In May last year, I spotted a tweet from an Anthropic engineer announcing the BSides CTF:
I’m no CTF expert/practitioner, but I tackled a few during undergrad, with a focus on forensic puzzles. This event mixed steganography with some neural-network trivia, so it sounded like the perfect weekend project.
The challenge is available via the Wayback Machine at Anthropic AI Bsides. Do try it out before reading further!
Introduction
Feel free to skip ahead to the start of the challenge if you’re already familiar with CTFs.
CTF?
CTF stands for Capture The Flag, a style of cybersecurity competition where solving technical puzzles reveals a short secret string—the flag - that you submit for points.
Think of it as digital hide-and-seek: organizers hide vulnerabilities, encrypted messages, or cleverly obfuscated code; competitors hunt them down.
CTF Styles
Not every competition runs the same playbook. Most events fall into one of three flavours:
Jeopardy
A scoreboard with dozens of stand-alone puzzles. Solve any task in any order to reveal a static flag worth fixed points. This style is workshop / learning-friendly.
Attack-Defense
Each team gets an identical (and intentionally vulnerable) service. Every “tick” you:
- Keep your instance alive for defence points
- Exploit everyone else to steal a fresh dynamic flag for attack points
Patch too aggressively and you might brick your own service. Patch too cautiously and you’ll bleed flags. It’s a fast-paced, chaotic, team-centric format.
Mixed / Custom
Organisers mash the two together or add story-driven twists (e.g., live red-team/blue-team, lock-picking, hardware). This is a YOLO mode CTF.
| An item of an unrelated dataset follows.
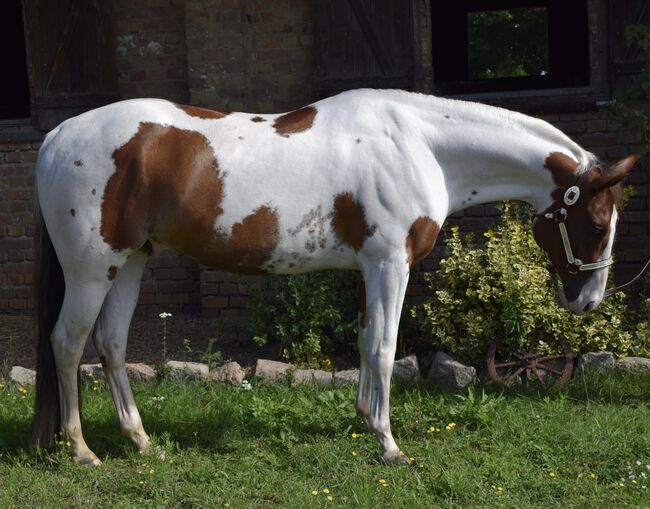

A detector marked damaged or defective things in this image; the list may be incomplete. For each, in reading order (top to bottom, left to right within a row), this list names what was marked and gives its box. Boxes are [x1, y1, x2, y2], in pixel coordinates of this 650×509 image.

rusty metal wheel [486, 338, 572, 388]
Most community events, including BSides, opt for classic Jeopardy because it scales well and newcomers can jump straight in. But if you ever see “A/D” or “King-of-the-Hill” on the announcement banner, expect the wilder second style.
Flags
Flags are just short strings that prove you solved or exploited something. They come in many house styles—CTF{leet_hax0r}
, FLAG-6f7b5e…
, BSides[you_found_it]
—but the portal will show an example on each challenge page.
In A/D games a new flag is generated every round, so automation matters.
With that primer out of the way, let’s dive into the challenge!
Initial Exploration
As soon as we open the website, we’re greeted with a fairly simple page.
After clicking around the page a bit, I looked through the source code and found this:
<div class="fixed w-full h-full bg-[url('stego.png')] opacity-50 -z-10"></div>
<!-- sometimes, the answers you seek are in plain sight -->
Once the above image stego.png
is downloaded, it looks as follows:
While it looks like the image doesn’t really have anything interesting, the name of the image gives us a hint: “stego” = “steganography”
Steganography?
Steganography is the practice of hiding data in plain sight. Steganography is often embedded in images or audio[1].
While there are many techniques [2] used to hide data in images, the most common trick is Least-Significant-Bit (LSB) encoding: flip only the lowest bit of each pixel’s colour value. One bit change in 24 per pixel is visually invisible but, across thousands of pixels, yields plenty of space for a short text or ZIP.
zsteg is the CTF scalpel for pictures. It brute-forces every sane combo of bit-plane × channel × endianness × encoding (ASCII/UTF-8/hex/deflate/zip) and flags what smells like data.
Running zsteg on the image gives the following:
docker run -it --rm -v $PWD:/data:Z sjourdan/zsteg:latest stego.png
# b1,a,lsb,xy .. text: "According to all known laws of aviation, there is no way a bee should be able to fly.\nIts wings are too small to get its fat little body off the ground.\nThe bee, of course, flies anyway because bees don't care what humans think is impossible.\nYellow, black"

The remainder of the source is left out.